Eight years ago, thousands of Google employees signed a petition demanding the company abandon Project Maven, a Pentagon initiative that used artificial intelligence to analyze drone surveillance footage. Google backed down. It let the contract lapse. It published a set of AI principles that seemed to draw a bright line between its technology and lethal military applications.
That line has been steadily erased.
According to a detailed report from The New York Times, Google has aggressively expanded its defense and intelligence work over the past several years, building a portfolio of Pentagon contracts that dwarfs anything it pursued during the Maven era. The company now provides cloud computing infrastructure, AI-powered data analysis tools, and cybersecurity services to multiple branches of the U.S. military and intelligence community. And it’s done so with far less internal resistance than the firestorm that engulfed the company in 2018.
The shift tells a broader story about Silicon Valley’s evolving relationship with Washington — one driven by geopolitical anxiety, enormous contract dollars, and a tech workforce that has, by attrition or acquiescence, largely stopped pushing back.
From Maven’s Ashes to Multi-Billion-Dollar Ambitions
Google’s retreat from Project Maven was, at the time, seen as a watershed moment. Here was one of the world’s most powerful technology companies bowing to the moral objections of its own engineers. The company’s AI principles, published in June 2018, stated that Google would not design or deploy AI for weapons or technologies whose purpose was to cause injury. It felt definitive.
It wasn’t.
The principles contained enough ambiguity to allow substantial military work. Google could still build AI for cybersecurity. For logistics. For intelligence analysis that didn’t directly guide weapons. And critically, cloud infrastructure — the backbone of modern military computing — was never off the table. Within two years of the Maven controversy, Google was bidding on the Pentagon’s Joint Enterprise Defense Infrastructure contract, a cloud computing deal worth up to $10 billion. It lost that bid to Microsoft, but the pursuit itself signaled where the company was heading.

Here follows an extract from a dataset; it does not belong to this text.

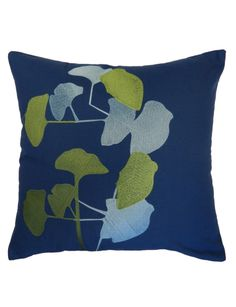 The medley of foliage silhouettes enhance this bold cushion.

By 2024, Google Cloud had secured contracts with the Department of Defense, the intelligence community, and agencies across the national security apparatus, as The New York Times documented. The company established a dedicated public sector division, hired executives with deep Pentagon ties, and opened offices near military installations. Thomas Kurian, the CEO of Google Cloud, made defense work a strategic priority, viewing it as essential to competing with Amazon Web Services and Microsoft Azure, both of which had built formidable government businesses.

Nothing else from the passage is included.